My first observation is that there is a branch of the square root defined on $\mathbb{C}\backslash(-\infty,0]$ which takes positive real values along the positive part of the real axis. But I am not sure what do from thereon out. Any help would be appreciated!
On
Compose it with the square root which halves the argument on $-\pi <\arg z<\pi$, i.e. with $\text{Log}$ the principal branch of the logarithm,
$$z\mapsto \sqrt{z}=\exp\left({1\over 2}\text{Log } z\right).$$
Then this is well-defined and analytic on the image of $f$, so that $\sqrt{f}$ is entire and misses an open set, namely the left half-plane. Either compose with the Möbius transform ${z-1\over z+1}$ to get a bounded entire function, or if you already know the proof that missing an open set implies constant, quote that.
On
This is killing a fly with a sledgehammer, but the fact that $f$ is constant follows immediately from either one of Picard's theorems.

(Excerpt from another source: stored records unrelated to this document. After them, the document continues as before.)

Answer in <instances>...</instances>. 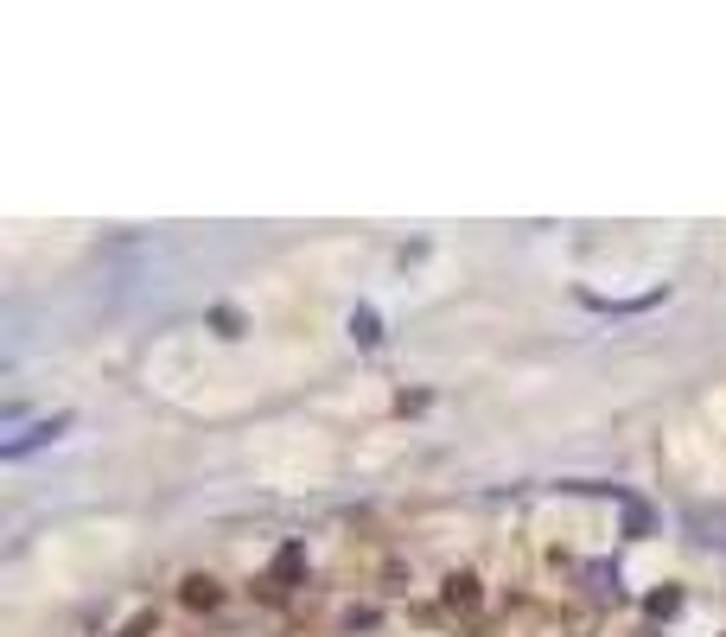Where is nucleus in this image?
Returning <instances> with one entry per match:
<instances>
[{"mask_svg":"<svg viewBox=\"0 0 726 637\" xmlns=\"http://www.w3.org/2000/svg\"><path fill=\"white\" fill-rule=\"evenodd\" d=\"M351 338L357 344H376V338H383V319H376L370 306H357V313H351Z\"/></svg>","mask_w":726,"mask_h":637,"instance_id":"39448f33","label":"nucleus"},{"mask_svg":"<svg viewBox=\"0 0 726 637\" xmlns=\"http://www.w3.org/2000/svg\"><path fill=\"white\" fill-rule=\"evenodd\" d=\"M446 599H453V606H472V599H478V580L472 574H453V580H446Z\"/></svg>","mask_w":726,"mask_h":637,"instance_id":"423d86ee","label":"nucleus"},{"mask_svg":"<svg viewBox=\"0 0 726 637\" xmlns=\"http://www.w3.org/2000/svg\"><path fill=\"white\" fill-rule=\"evenodd\" d=\"M64 427H71V415H51V421H39V427H26L20 440H7V446H0V453H7V459H26L32 446H51V440L64 434Z\"/></svg>","mask_w":726,"mask_h":637,"instance_id":"f03ea898","label":"nucleus"},{"mask_svg":"<svg viewBox=\"0 0 726 637\" xmlns=\"http://www.w3.org/2000/svg\"><path fill=\"white\" fill-rule=\"evenodd\" d=\"M211 599H217L211 580H185V606H211Z\"/></svg>","mask_w":726,"mask_h":637,"instance_id":"1a4fd4ad","label":"nucleus"},{"mask_svg":"<svg viewBox=\"0 0 726 637\" xmlns=\"http://www.w3.org/2000/svg\"><path fill=\"white\" fill-rule=\"evenodd\" d=\"M682 523L695 529V542H701V548H726V504H714V510H707V504H688Z\"/></svg>","mask_w":726,"mask_h":637,"instance_id":"f257e3e1","label":"nucleus"},{"mask_svg":"<svg viewBox=\"0 0 726 637\" xmlns=\"http://www.w3.org/2000/svg\"><path fill=\"white\" fill-rule=\"evenodd\" d=\"M300 567H306V548H300V542H287L281 555H274V580L287 587V580H300Z\"/></svg>","mask_w":726,"mask_h":637,"instance_id":"20e7f679","label":"nucleus"},{"mask_svg":"<svg viewBox=\"0 0 726 637\" xmlns=\"http://www.w3.org/2000/svg\"><path fill=\"white\" fill-rule=\"evenodd\" d=\"M153 631V612H141V618H128V631H121V637H147Z\"/></svg>","mask_w":726,"mask_h":637,"instance_id":"9d476101","label":"nucleus"},{"mask_svg":"<svg viewBox=\"0 0 726 637\" xmlns=\"http://www.w3.org/2000/svg\"><path fill=\"white\" fill-rule=\"evenodd\" d=\"M625 536H650V510L637 504V497L625 504Z\"/></svg>","mask_w":726,"mask_h":637,"instance_id":"0eeeda50","label":"nucleus"},{"mask_svg":"<svg viewBox=\"0 0 726 637\" xmlns=\"http://www.w3.org/2000/svg\"><path fill=\"white\" fill-rule=\"evenodd\" d=\"M586 593H599V599H625V580H618V567H612V561H586Z\"/></svg>","mask_w":726,"mask_h":637,"instance_id":"7ed1b4c3","label":"nucleus"},{"mask_svg":"<svg viewBox=\"0 0 726 637\" xmlns=\"http://www.w3.org/2000/svg\"><path fill=\"white\" fill-rule=\"evenodd\" d=\"M669 612H682V593H676V587L650 593V618H669Z\"/></svg>","mask_w":726,"mask_h":637,"instance_id":"6e6552de","label":"nucleus"}]
</instances>
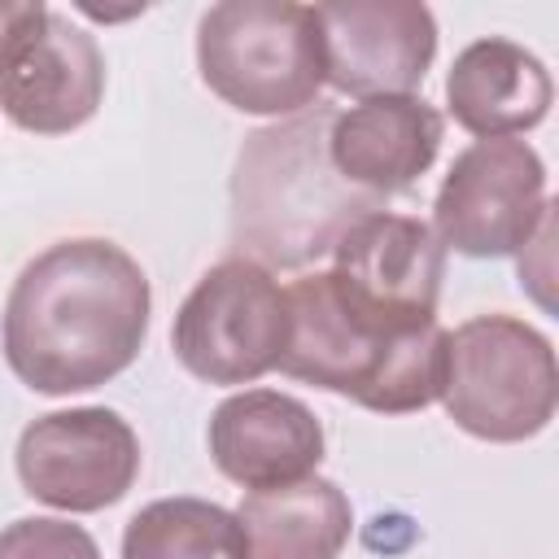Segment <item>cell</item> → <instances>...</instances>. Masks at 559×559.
I'll return each mask as SVG.
<instances>
[{
	"instance_id": "1",
	"label": "cell",
	"mask_w": 559,
	"mask_h": 559,
	"mask_svg": "<svg viewBox=\"0 0 559 559\" xmlns=\"http://www.w3.org/2000/svg\"><path fill=\"white\" fill-rule=\"evenodd\" d=\"M148 275L114 240L74 236L35 253L4 301V362L48 397L122 376L148 336Z\"/></svg>"
},
{
	"instance_id": "2",
	"label": "cell",
	"mask_w": 559,
	"mask_h": 559,
	"mask_svg": "<svg viewBox=\"0 0 559 559\" xmlns=\"http://www.w3.org/2000/svg\"><path fill=\"white\" fill-rule=\"evenodd\" d=\"M336 109L262 127L245 140L231 175V236L271 266H306L328 253L349 223L380 210L376 197L349 188L328 157ZM245 253V258H249Z\"/></svg>"
},
{
	"instance_id": "3",
	"label": "cell",
	"mask_w": 559,
	"mask_h": 559,
	"mask_svg": "<svg viewBox=\"0 0 559 559\" xmlns=\"http://www.w3.org/2000/svg\"><path fill=\"white\" fill-rule=\"evenodd\" d=\"M445 328L380 332L354 319L323 271L293 280L288 288V345L280 371L314 389L341 393L380 415H411L437 402Z\"/></svg>"
},
{
	"instance_id": "4",
	"label": "cell",
	"mask_w": 559,
	"mask_h": 559,
	"mask_svg": "<svg viewBox=\"0 0 559 559\" xmlns=\"http://www.w3.org/2000/svg\"><path fill=\"white\" fill-rule=\"evenodd\" d=\"M437 397L445 415L476 441H528L555 419V345L515 314H476L445 332Z\"/></svg>"
},
{
	"instance_id": "5",
	"label": "cell",
	"mask_w": 559,
	"mask_h": 559,
	"mask_svg": "<svg viewBox=\"0 0 559 559\" xmlns=\"http://www.w3.org/2000/svg\"><path fill=\"white\" fill-rule=\"evenodd\" d=\"M197 70L240 114H301L319 105L323 44L310 4L223 0L197 22Z\"/></svg>"
},
{
	"instance_id": "6",
	"label": "cell",
	"mask_w": 559,
	"mask_h": 559,
	"mask_svg": "<svg viewBox=\"0 0 559 559\" xmlns=\"http://www.w3.org/2000/svg\"><path fill=\"white\" fill-rule=\"evenodd\" d=\"M288 345V288L253 262H214L170 323V349L179 367L205 384H253L280 367Z\"/></svg>"
},
{
	"instance_id": "7",
	"label": "cell",
	"mask_w": 559,
	"mask_h": 559,
	"mask_svg": "<svg viewBox=\"0 0 559 559\" xmlns=\"http://www.w3.org/2000/svg\"><path fill=\"white\" fill-rule=\"evenodd\" d=\"M323 275L354 319L380 332H415L437 323L445 245L415 214L371 210L341 231Z\"/></svg>"
},
{
	"instance_id": "8",
	"label": "cell",
	"mask_w": 559,
	"mask_h": 559,
	"mask_svg": "<svg viewBox=\"0 0 559 559\" xmlns=\"http://www.w3.org/2000/svg\"><path fill=\"white\" fill-rule=\"evenodd\" d=\"M546 162L520 135L467 144L432 201V231L463 258H511L550 210Z\"/></svg>"
},
{
	"instance_id": "9",
	"label": "cell",
	"mask_w": 559,
	"mask_h": 559,
	"mask_svg": "<svg viewBox=\"0 0 559 559\" xmlns=\"http://www.w3.org/2000/svg\"><path fill=\"white\" fill-rule=\"evenodd\" d=\"M13 467L35 502L92 515L131 493L140 476V437L109 406L48 411L22 428Z\"/></svg>"
},
{
	"instance_id": "10",
	"label": "cell",
	"mask_w": 559,
	"mask_h": 559,
	"mask_svg": "<svg viewBox=\"0 0 559 559\" xmlns=\"http://www.w3.org/2000/svg\"><path fill=\"white\" fill-rule=\"evenodd\" d=\"M105 52L92 31L57 9H44L0 52V109L35 135H70L100 109Z\"/></svg>"
},
{
	"instance_id": "11",
	"label": "cell",
	"mask_w": 559,
	"mask_h": 559,
	"mask_svg": "<svg viewBox=\"0 0 559 559\" xmlns=\"http://www.w3.org/2000/svg\"><path fill=\"white\" fill-rule=\"evenodd\" d=\"M314 17L323 79L358 100L415 96L437 57V17L419 0H328Z\"/></svg>"
},
{
	"instance_id": "12",
	"label": "cell",
	"mask_w": 559,
	"mask_h": 559,
	"mask_svg": "<svg viewBox=\"0 0 559 559\" xmlns=\"http://www.w3.org/2000/svg\"><path fill=\"white\" fill-rule=\"evenodd\" d=\"M205 441L214 467L245 489L288 485L314 476L323 463L319 415L280 389H245L223 397L210 415Z\"/></svg>"
},
{
	"instance_id": "13",
	"label": "cell",
	"mask_w": 559,
	"mask_h": 559,
	"mask_svg": "<svg viewBox=\"0 0 559 559\" xmlns=\"http://www.w3.org/2000/svg\"><path fill=\"white\" fill-rule=\"evenodd\" d=\"M441 140L445 118L424 96H367L336 109L328 127V157L349 188L380 201L411 192L432 170Z\"/></svg>"
},
{
	"instance_id": "14",
	"label": "cell",
	"mask_w": 559,
	"mask_h": 559,
	"mask_svg": "<svg viewBox=\"0 0 559 559\" xmlns=\"http://www.w3.org/2000/svg\"><path fill=\"white\" fill-rule=\"evenodd\" d=\"M550 100L555 83L546 61L502 35L467 44L445 74L450 118L476 140L533 131L550 114Z\"/></svg>"
},
{
	"instance_id": "15",
	"label": "cell",
	"mask_w": 559,
	"mask_h": 559,
	"mask_svg": "<svg viewBox=\"0 0 559 559\" xmlns=\"http://www.w3.org/2000/svg\"><path fill=\"white\" fill-rule=\"evenodd\" d=\"M245 559H341L354 533V507L328 476H301L249 489L236 507Z\"/></svg>"
},
{
	"instance_id": "16",
	"label": "cell",
	"mask_w": 559,
	"mask_h": 559,
	"mask_svg": "<svg viewBox=\"0 0 559 559\" xmlns=\"http://www.w3.org/2000/svg\"><path fill=\"white\" fill-rule=\"evenodd\" d=\"M122 559H245V533L218 502L157 498L127 520Z\"/></svg>"
},
{
	"instance_id": "17",
	"label": "cell",
	"mask_w": 559,
	"mask_h": 559,
	"mask_svg": "<svg viewBox=\"0 0 559 559\" xmlns=\"http://www.w3.org/2000/svg\"><path fill=\"white\" fill-rule=\"evenodd\" d=\"M0 559H100V546L83 524L22 515L0 528Z\"/></svg>"
},
{
	"instance_id": "18",
	"label": "cell",
	"mask_w": 559,
	"mask_h": 559,
	"mask_svg": "<svg viewBox=\"0 0 559 559\" xmlns=\"http://www.w3.org/2000/svg\"><path fill=\"white\" fill-rule=\"evenodd\" d=\"M550 240H555V205L546 210V218L537 223V231L528 236V245L520 249V288H528L537 297V306H555L550 297V280H555V266H550Z\"/></svg>"
},
{
	"instance_id": "19",
	"label": "cell",
	"mask_w": 559,
	"mask_h": 559,
	"mask_svg": "<svg viewBox=\"0 0 559 559\" xmlns=\"http://www.w3.org/2000/svg\"><path fill=\"white\" fill-rule=\"evenodd\" d=\"M44 9H48V4H39V0H0V52H4L31 22H39Z\"/></svg>"
}]
</instances>
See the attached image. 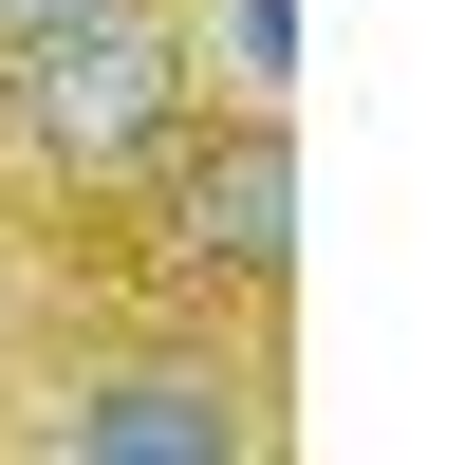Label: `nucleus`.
<instances>
[{
  "label": "nucleus",
  "mask_w": 465,
  "mask_h": 465,
  "mask_svg": "<svg viewBox=\"0 0 465 465\" xmlns=\"http://www.w3.org/2000/svg\"><path fill=\"white\" fill-rule=\"evenodd\" d=\"M186 112H205V74H186L168 0H149V19H94V37H56V56L0 74V131H19V168L56 186V205H131V186L186 149Z\"/></svg>",
  "instance_id": "1"
},
{
  "label": "nucleus",
  "mask_w": 465,
  "mask_h": 465,
  "mask_svg": "<svg viewBox=\"0 0 465 465\" xmlns=\"http://www.w3.org/2000/svg\"><path fill=\"white\" fill-rule=\"evenodd\" d=\"M149 242H168L186 298L280 317V280H298V131L280 112H186V149L149 168Z\"/></svg>",
  "instance_id": "2"
},
{
  "label": "nucleus",
  "mask_w": 465,
  "mask_h": 465,
  "mask_svg": "<svg viewBox=\"0 0 465 465\" xmlns=\"http://www.w3.org/2000/svg\"><path fill=\"white\" fill-rule=\"evenodd\" d=\"M56 447H112V465H261L280 410H261V372H223V354H112V372L56 391Z\"/></svg>",
  "instance_id": "3"
},
{
  "label": "nucleus",
  "mask_w": 465,
  "mask_h": 465,
  "mask_svg": "<svg viewBox=\"0 0 465 465\" xmlns=\"http://www.w3.org/2000/svg\"><path fill=\"white\" fill-rule=\"evenodd\" d=\"M94 19H149V0H0V74L56 56V37H94Z\"/></svg>",
  "instance_id": "4"
},
{
  "label": "nucleus",
  "mask_w": 465,
  "mask_h": 465,
  "mask_svg": "<svg viewBox=\"0 0 465 465\" xmlns=\"http://www.w3.org/2000/svg\"><path fill=\"white\" fill-rule=\"evenodd\" d=\"M223 37H242V74H298V0H223Z\"/></svg>",
  "instance_id": "5"
}]
</instances>
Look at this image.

Of course, Adam's solution is the "right" one!
So composing the branch of the square root you mentioned in your observation with $f$ gives a function $\sqrt{f}$ on $\mathbb{C}$ which takes values in the right half-plane $\{z \text{ }|\text{ Re}(z) > 0\}$. There is a fractional linear transformation $g$ which maps the right half-plane to the unit disk. Then $g(\sqrt{f(z)})$ is a bounded analytic function on $\mathbb{C}$, so it's constant by Liouville's theorem. Applying the inverse of $g$, we find that $\sqrt{f}$ is constant; the square of a constant function is also constant, so $f$ itself must be constant.